• [Input]:

* START *

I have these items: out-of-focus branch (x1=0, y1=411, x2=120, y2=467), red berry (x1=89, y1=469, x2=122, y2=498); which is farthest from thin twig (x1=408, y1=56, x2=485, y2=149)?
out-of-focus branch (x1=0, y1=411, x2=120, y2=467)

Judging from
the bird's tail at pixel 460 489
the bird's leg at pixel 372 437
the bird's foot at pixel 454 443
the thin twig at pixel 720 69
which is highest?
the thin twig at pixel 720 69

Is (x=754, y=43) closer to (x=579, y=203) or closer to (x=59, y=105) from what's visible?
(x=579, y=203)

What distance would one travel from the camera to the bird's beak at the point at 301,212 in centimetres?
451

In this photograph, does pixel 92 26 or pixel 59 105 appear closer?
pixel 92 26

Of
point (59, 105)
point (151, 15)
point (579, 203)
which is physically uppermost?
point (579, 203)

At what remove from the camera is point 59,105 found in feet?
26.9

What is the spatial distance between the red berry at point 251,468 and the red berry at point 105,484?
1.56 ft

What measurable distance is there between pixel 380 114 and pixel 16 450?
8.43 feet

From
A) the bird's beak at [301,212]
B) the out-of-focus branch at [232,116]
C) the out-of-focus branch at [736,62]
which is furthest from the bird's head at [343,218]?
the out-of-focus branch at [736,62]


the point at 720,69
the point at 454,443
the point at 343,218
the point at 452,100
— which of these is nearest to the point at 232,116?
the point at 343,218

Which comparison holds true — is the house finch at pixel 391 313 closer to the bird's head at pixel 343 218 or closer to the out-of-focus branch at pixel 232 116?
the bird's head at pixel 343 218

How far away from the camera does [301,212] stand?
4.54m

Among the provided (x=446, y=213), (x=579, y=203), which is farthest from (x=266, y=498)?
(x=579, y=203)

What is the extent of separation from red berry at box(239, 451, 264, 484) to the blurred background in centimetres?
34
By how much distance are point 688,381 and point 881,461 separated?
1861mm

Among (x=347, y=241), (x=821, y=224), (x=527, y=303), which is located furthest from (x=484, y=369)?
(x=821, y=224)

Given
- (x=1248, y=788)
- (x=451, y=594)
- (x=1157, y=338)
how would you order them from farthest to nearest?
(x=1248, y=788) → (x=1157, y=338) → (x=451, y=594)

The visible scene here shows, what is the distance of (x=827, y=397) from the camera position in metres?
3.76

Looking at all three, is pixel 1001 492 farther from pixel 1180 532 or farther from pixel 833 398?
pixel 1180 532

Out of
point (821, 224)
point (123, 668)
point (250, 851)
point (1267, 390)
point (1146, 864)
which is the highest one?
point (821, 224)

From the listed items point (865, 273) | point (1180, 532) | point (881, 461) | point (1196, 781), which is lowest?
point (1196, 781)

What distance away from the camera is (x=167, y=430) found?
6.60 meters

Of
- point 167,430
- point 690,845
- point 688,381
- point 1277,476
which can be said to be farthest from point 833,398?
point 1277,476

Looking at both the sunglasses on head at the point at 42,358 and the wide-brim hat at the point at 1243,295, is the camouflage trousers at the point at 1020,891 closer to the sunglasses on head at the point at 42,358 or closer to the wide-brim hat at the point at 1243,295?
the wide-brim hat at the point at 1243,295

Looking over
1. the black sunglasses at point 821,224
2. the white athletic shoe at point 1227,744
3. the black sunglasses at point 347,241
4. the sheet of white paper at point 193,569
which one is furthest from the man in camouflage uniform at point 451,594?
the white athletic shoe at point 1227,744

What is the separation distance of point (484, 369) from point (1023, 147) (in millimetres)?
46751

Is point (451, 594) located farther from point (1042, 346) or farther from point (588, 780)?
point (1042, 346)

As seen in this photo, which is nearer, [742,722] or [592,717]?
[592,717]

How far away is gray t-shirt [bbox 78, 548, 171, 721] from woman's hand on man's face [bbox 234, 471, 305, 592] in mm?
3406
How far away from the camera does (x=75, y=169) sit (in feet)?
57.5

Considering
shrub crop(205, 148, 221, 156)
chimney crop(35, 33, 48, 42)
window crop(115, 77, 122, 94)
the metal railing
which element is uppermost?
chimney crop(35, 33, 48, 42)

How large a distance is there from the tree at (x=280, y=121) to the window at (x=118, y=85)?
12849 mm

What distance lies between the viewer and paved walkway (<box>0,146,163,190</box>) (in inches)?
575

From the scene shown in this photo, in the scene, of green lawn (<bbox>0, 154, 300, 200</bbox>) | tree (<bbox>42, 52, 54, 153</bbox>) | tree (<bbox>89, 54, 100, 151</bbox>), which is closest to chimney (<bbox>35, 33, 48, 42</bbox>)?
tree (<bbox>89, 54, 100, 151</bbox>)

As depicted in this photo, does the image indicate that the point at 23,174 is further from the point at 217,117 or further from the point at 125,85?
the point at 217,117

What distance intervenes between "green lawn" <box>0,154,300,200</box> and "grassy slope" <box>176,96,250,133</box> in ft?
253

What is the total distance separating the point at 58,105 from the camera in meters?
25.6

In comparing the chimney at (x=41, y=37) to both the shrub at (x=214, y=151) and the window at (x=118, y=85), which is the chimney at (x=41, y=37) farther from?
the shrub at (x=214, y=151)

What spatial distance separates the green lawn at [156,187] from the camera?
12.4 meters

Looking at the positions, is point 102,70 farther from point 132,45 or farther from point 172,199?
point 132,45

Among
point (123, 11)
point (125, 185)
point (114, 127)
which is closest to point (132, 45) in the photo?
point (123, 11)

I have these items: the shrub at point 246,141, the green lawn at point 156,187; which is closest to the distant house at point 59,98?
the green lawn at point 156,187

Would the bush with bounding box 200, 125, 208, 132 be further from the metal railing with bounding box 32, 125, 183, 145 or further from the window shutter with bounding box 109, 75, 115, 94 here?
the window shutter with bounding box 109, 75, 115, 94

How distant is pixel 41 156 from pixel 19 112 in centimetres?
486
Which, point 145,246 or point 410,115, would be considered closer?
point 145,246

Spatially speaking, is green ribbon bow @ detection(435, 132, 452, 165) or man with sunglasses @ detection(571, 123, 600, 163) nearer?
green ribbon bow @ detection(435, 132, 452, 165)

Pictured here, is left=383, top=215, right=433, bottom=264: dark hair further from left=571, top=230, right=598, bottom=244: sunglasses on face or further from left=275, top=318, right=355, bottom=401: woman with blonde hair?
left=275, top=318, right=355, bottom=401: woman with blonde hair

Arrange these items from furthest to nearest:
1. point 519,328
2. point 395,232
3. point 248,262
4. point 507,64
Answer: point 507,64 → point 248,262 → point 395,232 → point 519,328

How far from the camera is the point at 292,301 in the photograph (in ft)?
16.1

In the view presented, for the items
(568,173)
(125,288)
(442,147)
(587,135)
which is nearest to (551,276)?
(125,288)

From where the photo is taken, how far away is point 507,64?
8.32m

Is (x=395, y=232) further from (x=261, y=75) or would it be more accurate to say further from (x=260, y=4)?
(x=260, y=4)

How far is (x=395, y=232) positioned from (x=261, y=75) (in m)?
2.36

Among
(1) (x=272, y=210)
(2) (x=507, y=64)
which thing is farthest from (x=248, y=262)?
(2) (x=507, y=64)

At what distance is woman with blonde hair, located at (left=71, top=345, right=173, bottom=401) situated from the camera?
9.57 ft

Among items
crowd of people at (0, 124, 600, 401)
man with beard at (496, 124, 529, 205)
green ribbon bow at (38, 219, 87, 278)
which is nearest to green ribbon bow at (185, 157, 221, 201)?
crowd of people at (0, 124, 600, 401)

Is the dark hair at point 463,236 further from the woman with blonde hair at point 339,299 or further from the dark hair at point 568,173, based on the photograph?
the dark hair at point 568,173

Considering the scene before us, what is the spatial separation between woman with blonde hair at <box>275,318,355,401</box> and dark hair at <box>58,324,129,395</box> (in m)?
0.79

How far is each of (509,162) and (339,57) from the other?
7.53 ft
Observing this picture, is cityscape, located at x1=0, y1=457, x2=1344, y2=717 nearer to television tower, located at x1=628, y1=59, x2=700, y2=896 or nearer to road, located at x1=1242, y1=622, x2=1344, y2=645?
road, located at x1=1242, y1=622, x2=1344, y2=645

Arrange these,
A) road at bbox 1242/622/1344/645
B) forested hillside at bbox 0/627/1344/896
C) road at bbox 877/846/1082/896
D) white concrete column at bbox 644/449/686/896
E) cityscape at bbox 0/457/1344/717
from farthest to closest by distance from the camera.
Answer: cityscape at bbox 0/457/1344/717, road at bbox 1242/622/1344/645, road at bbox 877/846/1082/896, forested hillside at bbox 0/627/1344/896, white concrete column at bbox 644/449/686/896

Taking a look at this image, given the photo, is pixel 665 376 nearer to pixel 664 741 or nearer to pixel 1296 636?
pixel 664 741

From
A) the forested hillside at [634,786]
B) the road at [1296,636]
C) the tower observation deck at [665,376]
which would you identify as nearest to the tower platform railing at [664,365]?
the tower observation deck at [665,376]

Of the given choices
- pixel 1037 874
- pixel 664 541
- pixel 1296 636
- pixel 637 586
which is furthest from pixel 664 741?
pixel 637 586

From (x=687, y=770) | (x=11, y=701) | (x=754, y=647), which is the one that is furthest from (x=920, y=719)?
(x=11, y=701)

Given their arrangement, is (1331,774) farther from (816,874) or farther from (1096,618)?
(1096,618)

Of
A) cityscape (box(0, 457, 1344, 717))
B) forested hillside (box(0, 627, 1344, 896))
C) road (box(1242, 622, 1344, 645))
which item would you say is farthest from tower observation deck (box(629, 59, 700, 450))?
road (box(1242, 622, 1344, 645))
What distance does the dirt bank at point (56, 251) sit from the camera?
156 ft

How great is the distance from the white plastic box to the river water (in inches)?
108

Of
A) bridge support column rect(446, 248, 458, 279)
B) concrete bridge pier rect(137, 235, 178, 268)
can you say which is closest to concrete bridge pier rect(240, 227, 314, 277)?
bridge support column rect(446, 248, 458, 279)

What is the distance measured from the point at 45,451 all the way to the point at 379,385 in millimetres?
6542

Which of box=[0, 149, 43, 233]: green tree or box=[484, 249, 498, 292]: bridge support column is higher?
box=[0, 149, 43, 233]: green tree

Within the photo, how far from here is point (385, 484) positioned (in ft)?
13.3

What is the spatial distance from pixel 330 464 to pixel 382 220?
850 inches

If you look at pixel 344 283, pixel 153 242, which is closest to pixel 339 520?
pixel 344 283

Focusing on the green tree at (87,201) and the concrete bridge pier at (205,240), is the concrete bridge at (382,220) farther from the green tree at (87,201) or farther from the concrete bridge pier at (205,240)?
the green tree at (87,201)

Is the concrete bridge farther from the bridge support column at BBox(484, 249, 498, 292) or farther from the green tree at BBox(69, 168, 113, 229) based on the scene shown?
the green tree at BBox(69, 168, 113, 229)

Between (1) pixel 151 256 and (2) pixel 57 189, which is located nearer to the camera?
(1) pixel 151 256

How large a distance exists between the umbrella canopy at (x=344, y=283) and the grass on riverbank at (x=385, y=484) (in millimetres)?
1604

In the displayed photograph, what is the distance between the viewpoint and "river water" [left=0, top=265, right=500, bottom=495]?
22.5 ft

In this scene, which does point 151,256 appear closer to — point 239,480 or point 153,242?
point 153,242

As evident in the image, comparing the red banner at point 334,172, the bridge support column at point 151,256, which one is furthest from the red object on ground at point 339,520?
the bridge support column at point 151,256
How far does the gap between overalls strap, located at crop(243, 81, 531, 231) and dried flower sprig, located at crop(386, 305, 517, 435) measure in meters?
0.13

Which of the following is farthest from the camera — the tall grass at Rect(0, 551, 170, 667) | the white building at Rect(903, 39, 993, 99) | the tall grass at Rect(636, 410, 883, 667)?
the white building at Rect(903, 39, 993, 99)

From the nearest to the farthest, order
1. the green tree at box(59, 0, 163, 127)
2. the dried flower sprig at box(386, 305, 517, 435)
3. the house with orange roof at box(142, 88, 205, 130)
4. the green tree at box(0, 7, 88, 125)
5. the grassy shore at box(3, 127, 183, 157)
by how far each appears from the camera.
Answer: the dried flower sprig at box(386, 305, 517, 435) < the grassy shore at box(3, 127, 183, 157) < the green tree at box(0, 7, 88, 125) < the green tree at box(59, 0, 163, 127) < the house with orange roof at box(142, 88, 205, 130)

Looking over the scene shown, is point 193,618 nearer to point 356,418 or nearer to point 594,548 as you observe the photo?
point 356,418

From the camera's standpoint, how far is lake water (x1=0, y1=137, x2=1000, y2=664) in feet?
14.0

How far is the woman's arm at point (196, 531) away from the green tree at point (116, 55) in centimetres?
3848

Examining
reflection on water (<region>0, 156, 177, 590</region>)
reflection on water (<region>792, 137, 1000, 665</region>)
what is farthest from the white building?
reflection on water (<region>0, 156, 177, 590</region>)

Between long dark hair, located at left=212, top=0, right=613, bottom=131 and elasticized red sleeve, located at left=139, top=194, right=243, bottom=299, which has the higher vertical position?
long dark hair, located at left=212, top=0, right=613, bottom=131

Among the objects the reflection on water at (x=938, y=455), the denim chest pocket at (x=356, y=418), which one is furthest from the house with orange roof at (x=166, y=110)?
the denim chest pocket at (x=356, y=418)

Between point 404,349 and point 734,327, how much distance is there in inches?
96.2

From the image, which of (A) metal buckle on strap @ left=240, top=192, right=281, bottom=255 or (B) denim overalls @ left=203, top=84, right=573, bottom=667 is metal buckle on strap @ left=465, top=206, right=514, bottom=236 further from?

* END *

• [Task description]: Copy out verbatim the lines of the records from the line containing "By how much" to the line containing "(x=1248, y=788) →", including both of those lines.

• [Full output]:
By how much distance are point 688,381 and point 881,461 separated?
1861mm

Among (x=347, y=241), (x=821, y=224), (x=527, y=303), which is located furthest from (x=484, y=369)?
(x=821, y=224)

Given
- (x=1248, y=788)
- (x=451, y=594)
- (x=1157, y=338)
how would you order them from farthest to nearest?
(x=1248, y=788) → (x=1157, y=338) → (x=451, y=594)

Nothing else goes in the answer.